* _Dataset extract_
<<<<

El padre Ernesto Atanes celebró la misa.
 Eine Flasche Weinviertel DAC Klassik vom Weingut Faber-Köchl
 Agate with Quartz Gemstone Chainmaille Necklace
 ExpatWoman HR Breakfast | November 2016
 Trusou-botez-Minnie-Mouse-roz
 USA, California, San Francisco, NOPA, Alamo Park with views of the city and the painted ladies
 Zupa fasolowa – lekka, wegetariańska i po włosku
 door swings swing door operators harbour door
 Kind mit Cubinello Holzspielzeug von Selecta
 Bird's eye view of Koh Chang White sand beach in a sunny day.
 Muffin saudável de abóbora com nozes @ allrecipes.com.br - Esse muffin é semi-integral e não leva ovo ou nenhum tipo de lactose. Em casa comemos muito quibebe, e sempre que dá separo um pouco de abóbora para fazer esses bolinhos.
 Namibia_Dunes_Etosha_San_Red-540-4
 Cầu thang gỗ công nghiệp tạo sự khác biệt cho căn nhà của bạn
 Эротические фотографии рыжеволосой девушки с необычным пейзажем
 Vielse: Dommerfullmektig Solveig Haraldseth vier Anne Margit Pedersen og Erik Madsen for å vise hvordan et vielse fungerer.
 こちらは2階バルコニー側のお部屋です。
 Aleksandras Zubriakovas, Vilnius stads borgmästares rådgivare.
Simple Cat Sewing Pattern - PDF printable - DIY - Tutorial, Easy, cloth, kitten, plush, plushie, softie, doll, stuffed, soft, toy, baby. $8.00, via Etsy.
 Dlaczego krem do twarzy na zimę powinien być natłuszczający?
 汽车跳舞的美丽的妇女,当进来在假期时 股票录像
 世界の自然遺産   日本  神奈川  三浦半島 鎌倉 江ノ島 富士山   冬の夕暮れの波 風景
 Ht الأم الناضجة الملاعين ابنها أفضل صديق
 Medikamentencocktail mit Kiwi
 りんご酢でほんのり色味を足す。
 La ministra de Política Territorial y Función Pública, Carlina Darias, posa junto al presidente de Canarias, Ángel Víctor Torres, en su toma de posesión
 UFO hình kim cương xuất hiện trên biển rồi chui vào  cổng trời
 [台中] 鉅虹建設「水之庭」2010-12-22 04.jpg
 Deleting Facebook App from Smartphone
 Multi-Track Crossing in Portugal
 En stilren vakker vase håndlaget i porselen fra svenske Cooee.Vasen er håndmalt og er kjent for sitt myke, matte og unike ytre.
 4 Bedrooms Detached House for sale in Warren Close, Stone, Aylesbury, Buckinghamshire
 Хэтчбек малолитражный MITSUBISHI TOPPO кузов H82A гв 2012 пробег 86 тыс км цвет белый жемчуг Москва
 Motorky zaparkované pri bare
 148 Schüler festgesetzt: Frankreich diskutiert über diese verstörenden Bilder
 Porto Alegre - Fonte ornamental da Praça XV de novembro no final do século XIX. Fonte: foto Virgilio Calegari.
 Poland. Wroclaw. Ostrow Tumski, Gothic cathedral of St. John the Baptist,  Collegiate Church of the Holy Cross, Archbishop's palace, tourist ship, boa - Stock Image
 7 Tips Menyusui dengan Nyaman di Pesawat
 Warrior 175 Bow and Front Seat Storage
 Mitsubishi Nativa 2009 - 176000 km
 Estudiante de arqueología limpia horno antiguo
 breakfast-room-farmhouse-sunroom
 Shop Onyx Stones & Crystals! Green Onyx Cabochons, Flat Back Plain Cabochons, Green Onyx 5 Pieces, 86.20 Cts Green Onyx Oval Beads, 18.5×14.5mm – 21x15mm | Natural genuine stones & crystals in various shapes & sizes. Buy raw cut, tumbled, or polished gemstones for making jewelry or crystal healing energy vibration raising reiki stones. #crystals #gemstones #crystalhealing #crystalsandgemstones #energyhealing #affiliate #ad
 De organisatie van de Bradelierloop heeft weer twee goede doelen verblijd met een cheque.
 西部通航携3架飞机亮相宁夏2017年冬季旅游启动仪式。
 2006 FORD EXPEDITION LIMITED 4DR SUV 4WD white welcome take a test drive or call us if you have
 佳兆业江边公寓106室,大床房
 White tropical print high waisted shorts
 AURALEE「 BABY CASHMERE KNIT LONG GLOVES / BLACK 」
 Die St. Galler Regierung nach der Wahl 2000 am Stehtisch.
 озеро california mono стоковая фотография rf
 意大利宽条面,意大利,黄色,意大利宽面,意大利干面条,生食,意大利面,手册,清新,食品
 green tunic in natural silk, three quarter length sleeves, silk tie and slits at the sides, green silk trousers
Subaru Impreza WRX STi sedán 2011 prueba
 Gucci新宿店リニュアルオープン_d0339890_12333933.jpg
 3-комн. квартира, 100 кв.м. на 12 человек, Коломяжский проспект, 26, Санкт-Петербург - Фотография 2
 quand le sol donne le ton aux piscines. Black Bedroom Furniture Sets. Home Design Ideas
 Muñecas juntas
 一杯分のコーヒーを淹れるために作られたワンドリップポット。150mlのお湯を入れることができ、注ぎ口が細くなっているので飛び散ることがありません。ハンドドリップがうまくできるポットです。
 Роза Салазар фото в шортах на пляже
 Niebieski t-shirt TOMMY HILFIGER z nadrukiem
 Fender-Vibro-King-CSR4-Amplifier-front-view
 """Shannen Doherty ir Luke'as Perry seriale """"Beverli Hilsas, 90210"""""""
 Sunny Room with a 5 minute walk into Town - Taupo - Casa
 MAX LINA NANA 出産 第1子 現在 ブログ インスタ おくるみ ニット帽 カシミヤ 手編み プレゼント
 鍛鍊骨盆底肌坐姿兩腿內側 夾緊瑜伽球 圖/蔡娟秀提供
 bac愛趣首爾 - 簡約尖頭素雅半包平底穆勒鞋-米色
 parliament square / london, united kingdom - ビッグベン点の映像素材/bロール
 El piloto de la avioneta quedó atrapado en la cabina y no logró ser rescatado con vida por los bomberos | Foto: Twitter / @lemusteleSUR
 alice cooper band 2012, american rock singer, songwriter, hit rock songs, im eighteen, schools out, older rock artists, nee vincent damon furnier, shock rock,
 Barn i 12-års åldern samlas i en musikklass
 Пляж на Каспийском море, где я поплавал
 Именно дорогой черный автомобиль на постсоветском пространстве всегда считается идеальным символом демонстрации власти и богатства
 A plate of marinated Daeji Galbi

>>>>

* _Your instructions_
Wherever the word "with" occurs in a line of the listing, copy that line.

* _Output of the exercise_
 Agate with Quartz Gemstone Chainmaille Necklace
 USA, California, San Francisco, NOPA, Alamo Park with views of the city and the painted ladies
 Sunny Room with a 5 minute walk into Town - Taupo - Casa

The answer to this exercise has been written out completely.